Although we can use Matplotlib to visualize our histograms, it should be a better way to do the same thing in a, umm… (Sckit-HEP) manner. mplhep is a set of helpers for matplotlib to more easily produce plots typically needed in HEP as well as style them in way that’s compatible with current collaboration requirements (ROOT).

Let’s use an example to see how mplhep visualizes the histograms in Nino-hist.

First, create 1-D and 2-D histograms.

```
[14]:
```

```
import hist
import numpy as np
import matplotlib.pyplot as plt
data_x = np.random.normal(loc=0., scale=1., size=1_000_000)
data_y = np.random.normal(loc=0., scale=1., size=1_000_000)
h_1d = hist.Hist(
hist.axis.Regular(500, -3, 3, name='x_1d', underflow=False, overflow=False)
)
h_1d.fill(data_x)
h_2d = hist.Hist(
hist.axis.Regular(500, -3, 3, name='x_2d', underflow=False, overflow=False),
hist.axis.Regular(500, -3, 3, name='y_2d', underflow=False, overflow=False)
)
h_2d.fill(data_x, data_y)
```

```
[14]:
```

```
Hist(
Regular(500, -3, 3, underflow=False, overflow=False, metadata={'name': 'x_2d', 'title': None}),
Regular(500, -3, 3, underflow=False, overflow=False, metadata={'name': 'y_2d', 'title': None}),
storage=Double()) # Sum: 994660.0
```

Then, we can plot our histogram. (mplhep is in its infancy, with a few very single features, but I’m sure there will be better interfaces later.)

```
[15]:
```

```
import mplhep
# plt.style.use(mplhep.style.LHCb)
plt.subplot(121)
w, xbins = h_1d.to_numpy()
mplhep.histplot(w.T, xbins)
plt.subplot(122)
w, xbins, ybins = h_2d.to_numpy()
mplhep.hist2dplot(w.T, xbins, ybins)
```

```
[15]:
```

```
<matplotlib.axes._subplots.AxesSubplot at 0x12d2a5790>
```

To sum up, Nino-hist allow user to visualize data by interacting with mplhep.
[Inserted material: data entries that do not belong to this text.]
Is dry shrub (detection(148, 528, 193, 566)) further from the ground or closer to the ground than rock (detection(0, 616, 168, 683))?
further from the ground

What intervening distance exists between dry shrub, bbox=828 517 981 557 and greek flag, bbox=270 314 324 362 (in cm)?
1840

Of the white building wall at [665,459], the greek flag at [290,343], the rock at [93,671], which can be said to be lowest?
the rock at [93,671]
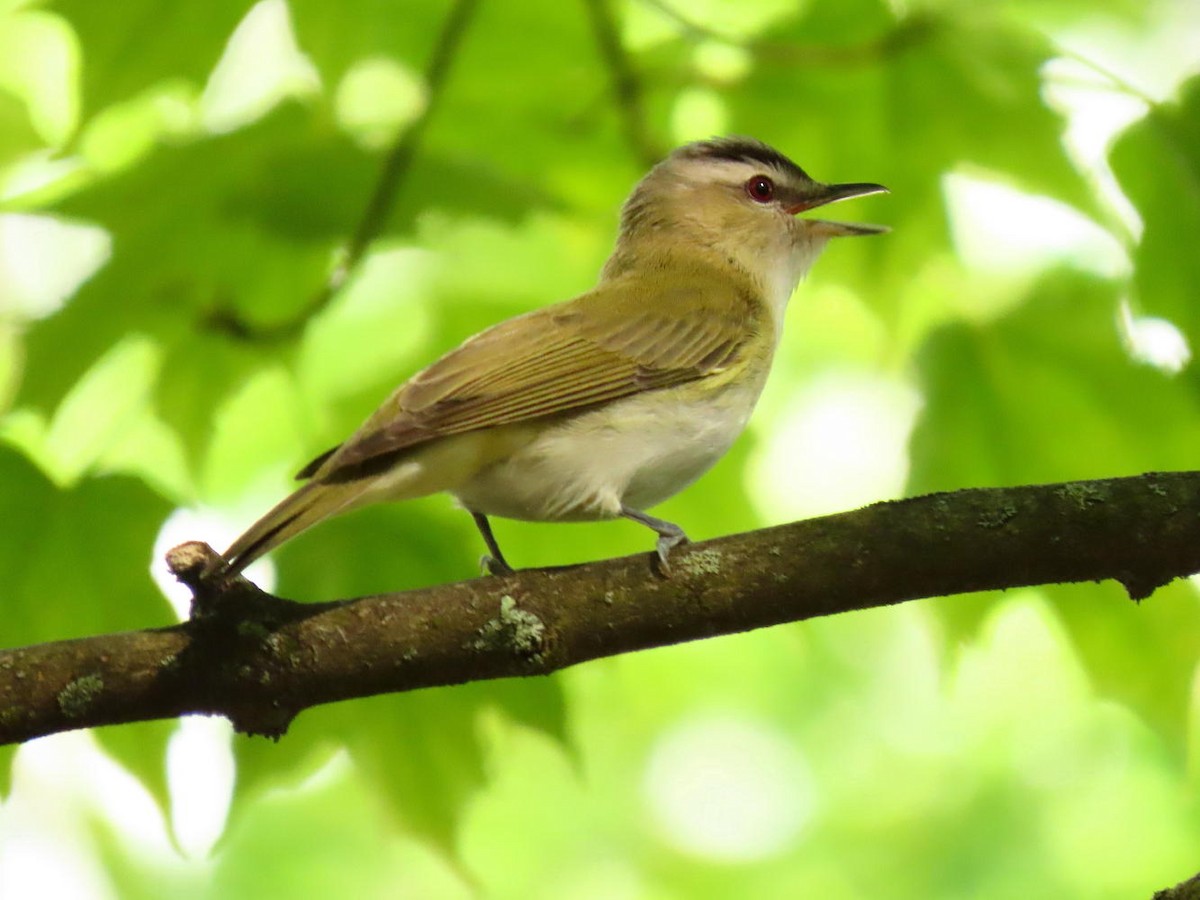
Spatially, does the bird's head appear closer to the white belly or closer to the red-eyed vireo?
the red-eyed vireo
Sepcifically, you need to convert your histogram to numpy format, and then mplhep will deal with that. With numpy arrays as the media, it’s flexible. You can do whatever you want in mplhep with the histograms of Nino-hist. This is valuable for “Analysis” to “Visualization” in HEP analyse workflow!